How about this: “Over the past two years, the goal of my administration has been to strike the right balance” — the right balance, that is, between “placing unreasonable burdens on business — burdens that have stifled innovation and have had a chilling effect on growth and jobs” and “meet[ing] our basic responsibility to protect the public interest.”
What does he take us for? The past two years have been a time of unrelenting regulating without any attempt whatsoever to strike a balance, let alone “the right balance.”
Mr. Obama says he is ordering a government-wide review of the rules already on the books. Really? On December 31, 2010, the Federal Register, where those rules are hiding in plain sight, was 82,589 pages long. Raise your hand if you really think Mr. Obama’s people are going to review a significant portion of them.
“Where necessary,” he writes, “we won’t shy away from addressing obvious gaps . . .” including “efforts to target chronic violators of workplace safety laws.”
In a piece here last week, I referred to a CATO Institute graph of workplace fatalities that indicates that the Occupational Safety and Health Administration (OSHA) has had no effect at all during its forty years of existence. Anyone who points to OSHA as a success story is either ignorant, not serious, or being deceptive (the reactions to Tucson caution against stronger language for a time).
Mr. Obama says he wants “disclosure as a tool to inform consumers of their choices, rather than restricting those choices.” What is that all about? One thing consumers are capable of doing is demanding information — when they want it. If companies discover consumers want information, they’ll provide it. That’s one way companies compete. What we have now is TMI — too much information — required by: guess who.
“[F]inally,” Mr. Obama writes, “I am directing federal agencies to do more to account for — and reduce — the burdens regulations may place on small businesses.”
Certainly the cost of regulations to small businesses is a lot greater proportionally than it is to big businesses. According to Nicole V. Crain and W. Mark Crain, businesses “with fewer than 20 employees incur regulatory costs 42 percent greater than firms with between 20 and 499 employees, and 36 percent greater than firms with more than 500 employees.” In addition, some of the legislation, e.g., the Americans with Disabilities Act, hurts precisely the people it is intended to help (surprise!).
Toward the end of his piece, Mr. Obama writes, “Despite a lot of heated rhetoric, our efforts over the past two years to modernize our regulations have led to smarter — and in some cases tougher — rules… Yet according to current estimates of their economic impact, the benefits of these regulations exceed their costs by billions of dollars.”
You have to smile.
Here are three actions the president could have taken if he were serious:
1. Propose the elimination of one major regulatory agency. OSHA would be a good place to begin. Meddling by OSHA is estimated to cost around $65 billion a year, and has been completely useless. Small businesses would applaud.
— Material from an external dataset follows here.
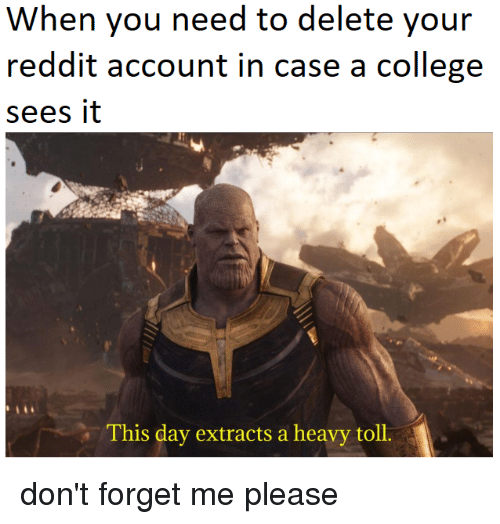 College, Reddit, and Dank Memes: When you need to delete your  reddit account in case a college  sees it  This day extracts a heavy toll.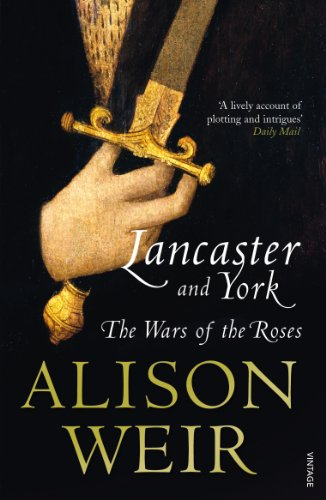 Lancaster And York: The Wars of the Roses from Vintage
2. Propose that all regulations that impose their requirements on businesses with fifteen or more employees be amended wholesale to affect only businesses with fifty or more employees — the threshold, not incidentally, for ObamaCare. If fifty is good enough for socialized medicine (sorry, Tucson, time’s up) it ought to be good enough for all other regulations. A hundred would be better. But Rome wasn’t burned in a day.
3. Appoint a panel of experts, all skeptics of regulation, to estimate the real cost of regulations. The government’s estimates are just what you’d expect from… government. Nicole V. Crain and W. Mark Crain estimate the cost to be at least $1.75 trillion, or 14 percent of U.S. national income. By comparison, the income-tax burden is about $2.3 trillion. If people could wave the real figures at their congressional representatives, we might get real reform.
A good post-Tea-Party-election guess is that all three of these things will happen in the next ten years. A better guess is that they won’t happen on this president’s watch.